23. As a signatory to the Canadian Investor Statement on Diversity & Inclusion, we are engaging our investment managers in conversations about how they incorporate Environmental, Social, and Governance (ESG) factors as well as diversity and inclusion into their organizational strategy in order to help share knowledge in the industry.
24. We are preparing to launch a new impact investment stream that will be available for donors to provide capital to fund initiatives that create a positive social or environmental impact. The financial return created on the capital can then be re-invested into other initiatives.
25. We are auditing our endowment’s carbon footprint to see how we align with the Paris Agreement targets on climate change.

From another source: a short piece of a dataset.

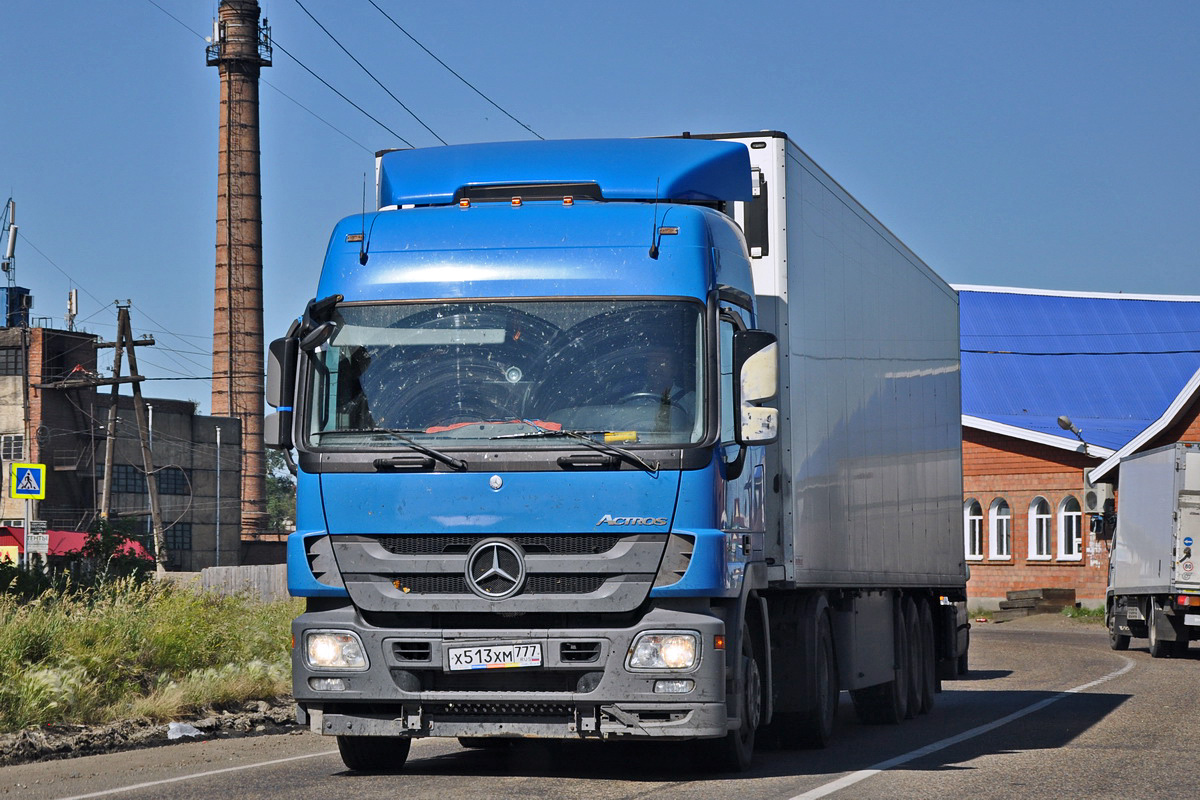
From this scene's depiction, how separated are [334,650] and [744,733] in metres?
2.56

In addition, we are looking at how sustainable the companies we invest in are, measured against standards developed by the UN Sustainable Development Goals.
26. Today, 94% of our endowment is invested by managers committed to the UN Principles for Responsible Investment.
Learning and Unlearning
To underscore and support the development of new processes and policies, we’ve also made time to learn about concepts and ideas in reconciliation, anti-racism, anti-oppression, and JEDI (Justice, Equity, Diversity, Inclusion) throughout the year.
27. In an all-staff training, we broke down the traits of what we considered a “normal” and “professional” work culture (a white-dominant culture) and learned about alternative and more decolonial ways of working together.
28. Formed a “Purpose Team” made up of six staff, which examines the purpose and role of philanthropy through a JEDI lens and develop a learning plan for the organization.
29. Six staff enrolled in The Circle on Philanthropy and Aboriginal Peoples in Canada’s Partners in Reciprocity program, a year-long fellowship to practice reciprocal and decolonial ways of philanthropy.
30. Formed a staff-led JEDI Committee, which has a mandate to shift organizational culture to support our commitments to change. The committee includes two board members and three members from executive leadership.
31. To create more time for learning and developing new systems in our Granting & Community Initiatives department, we granted out our entire Systems Change and Participatory Action Research grant budget in one cycle, rather than two cycles as in past years.
32. Introduced meeting-free and email-free time in staff calendars where our colleagues have self-directed time for reflection, learning, and strategizing.
33. Our executive leadership and board of directors will receive 1:1 coaching to learn, heal, and build skills for inclusive and transformative management so that they are equipped to support Vancouver Foundation to meet our commitments.
Philanthropy’s role is changing. As a community foundation, we’re committed to understanding how power and systems intersect in our communities to create unique barriers for people and act accordingly. We must grant in a way that recognizes this. And we must do our part to change the systems that limit our work.
We cannot ignore that it has been six years since the Truth and Reconciliation’s Calls to Action were released and that few have been completed.
We cannot ignore that it took the tragic discovery of 215 children at the site of a former residential school to bring the remainder of the “Missing Children and Burial Information” Calls to Action to the top of the government’s to-do list.
We cannot ignore police brutality, which disproportionately affects Black and Indigenous people.
We cannot ignore the surge in hate crimes since the start of the pandemic, bringing Vancouver to notoriety as the anti-Asian hate crime capital of North America.
These actions are steps in Vancouver Foundation’s journey. We’re grateful to each one of you who have called on us to do better for marginalized communities. To see our potential for good, for healing, and for real change, as a community foundation. To shift and share power with our communities, so that we can move to a future where everyone belongs.